**What you should do**
An exact copy is needed of the lines in the entries below from the line with "penguin bones" up to and including the line with "Mimic filefish (Paraluteres", and of nothing else. Leave the pictures out.

**Data under study**
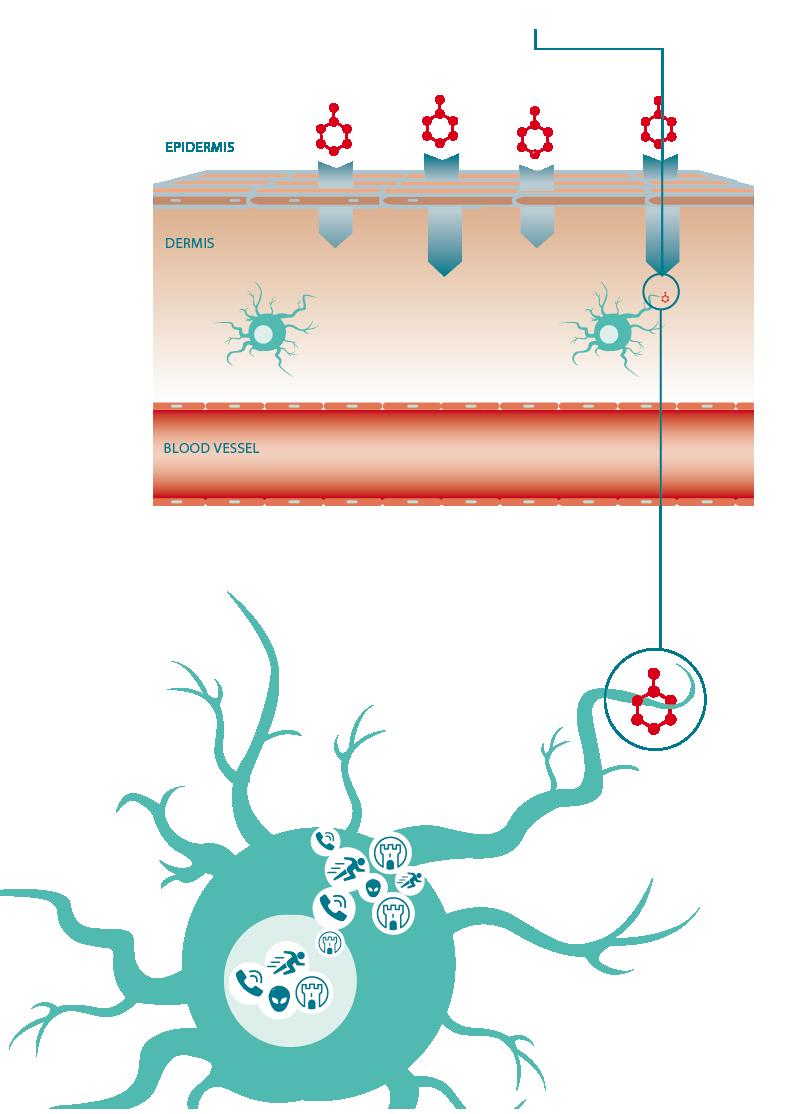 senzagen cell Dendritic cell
...
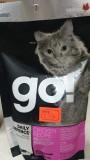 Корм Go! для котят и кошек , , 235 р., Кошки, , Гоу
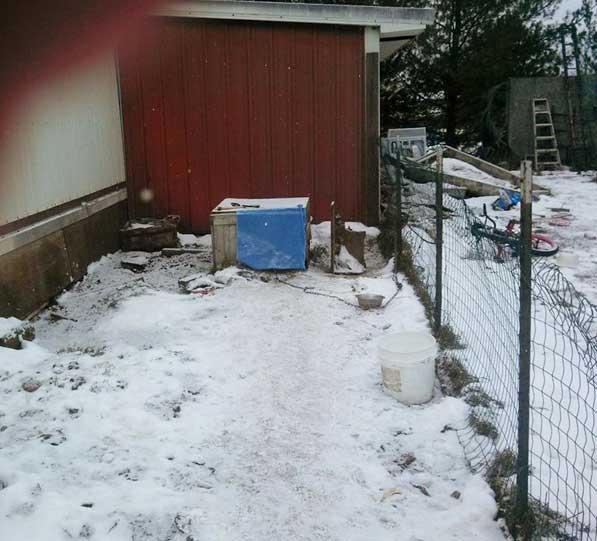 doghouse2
* * *
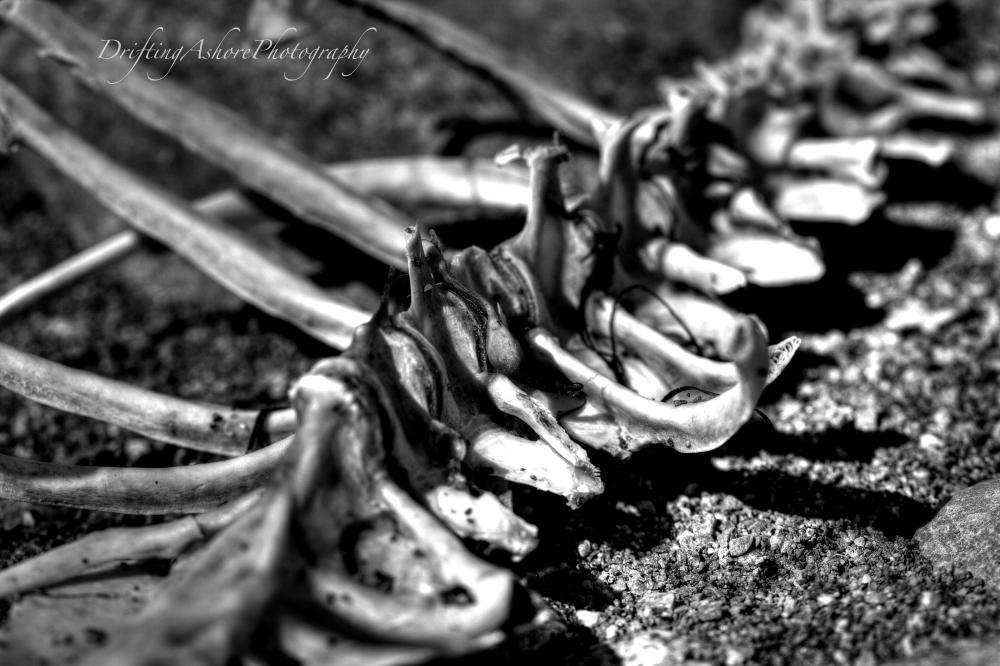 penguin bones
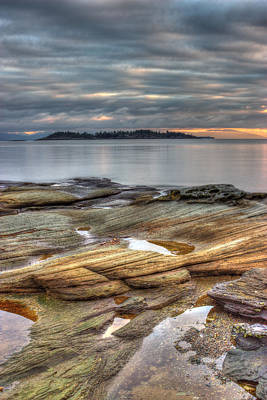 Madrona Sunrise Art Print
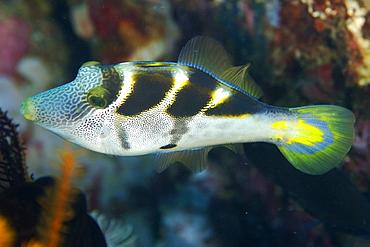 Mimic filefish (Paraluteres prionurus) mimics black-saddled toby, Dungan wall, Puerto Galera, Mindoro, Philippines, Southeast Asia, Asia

**Answer box**
 penguin bones
 Madrona Sunrise Art Print
 Mimic filefish (Paraluteres prionurus) mimics black-saddled toby, Dungan wall, Puerto Galera, Mindoro, Philippines, Southeast Asia, Asia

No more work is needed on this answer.